Il est ressuscité !

N° 241 – Mars 2023

Rédaction : Frère Bruno Bonnet-Eymard


« Récitez le chapelet tous les jours. »

Les mystères douloureux du Rosaire (I)

L’AGONIE

EN ce temps de Carême où la Sainte Église est  toute tournée vers la Passion de Notre-­Seigneur et la Compassion de Notre-Dame, méditons les mystères douloureux de notre Rosaire, afin de consoler leur très Unique Cœur non seulement des douleurs endurées jadis, mais des offenses et indifférences, outrages et blasphèmes qui transpercent ce Cœur aujourd’hui.

Premier mystère douloureux : l’Agonie de Jésus au jardin des Oliviers.

▶ [Consigne]
Dans le texte fourni, relevez tous les termes désignant ce qui, selon la phrase commençant par « EN ce temps de Carême », transperce le Cœur aujourd’hui. Le listing ci-dessous est un matériau indépendant du texte.

▶ [Matériel fourni]
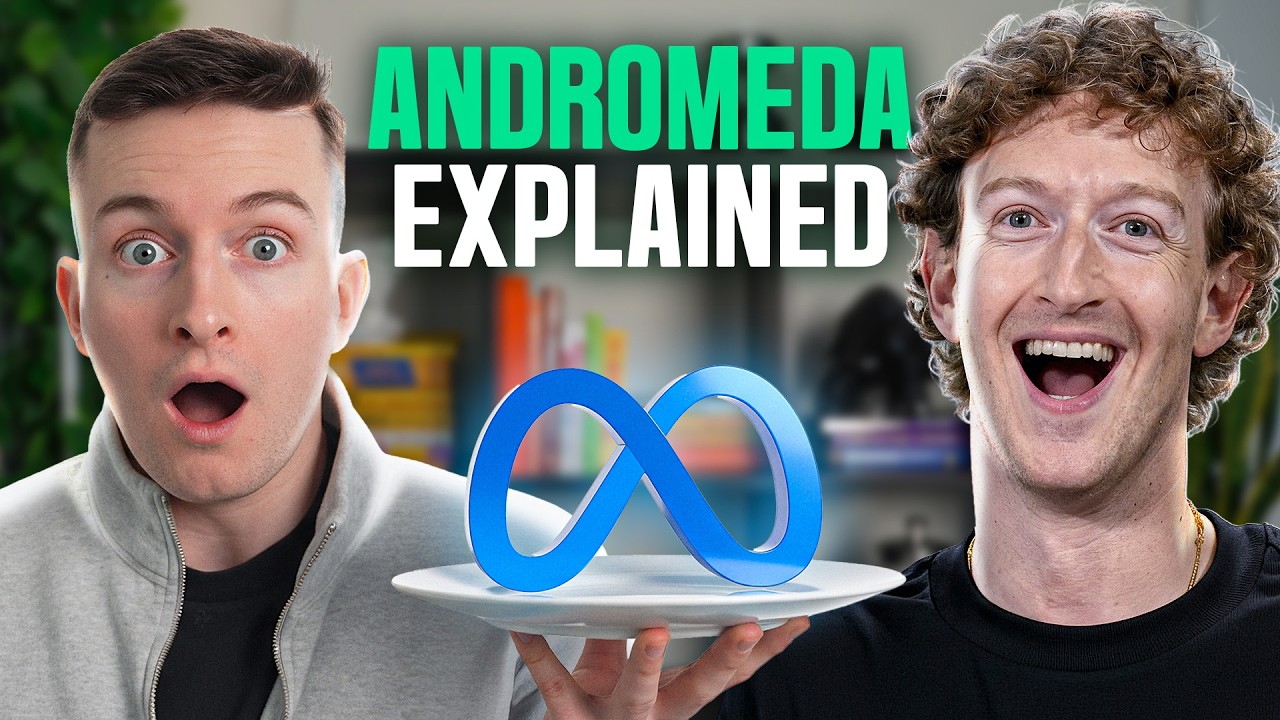 Why Your Meta Ads Stopped Working And How We Fixed It (Andromeda Update Explained)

▶ [Résultat]
offenses, indifférences, outrages, blasphèmes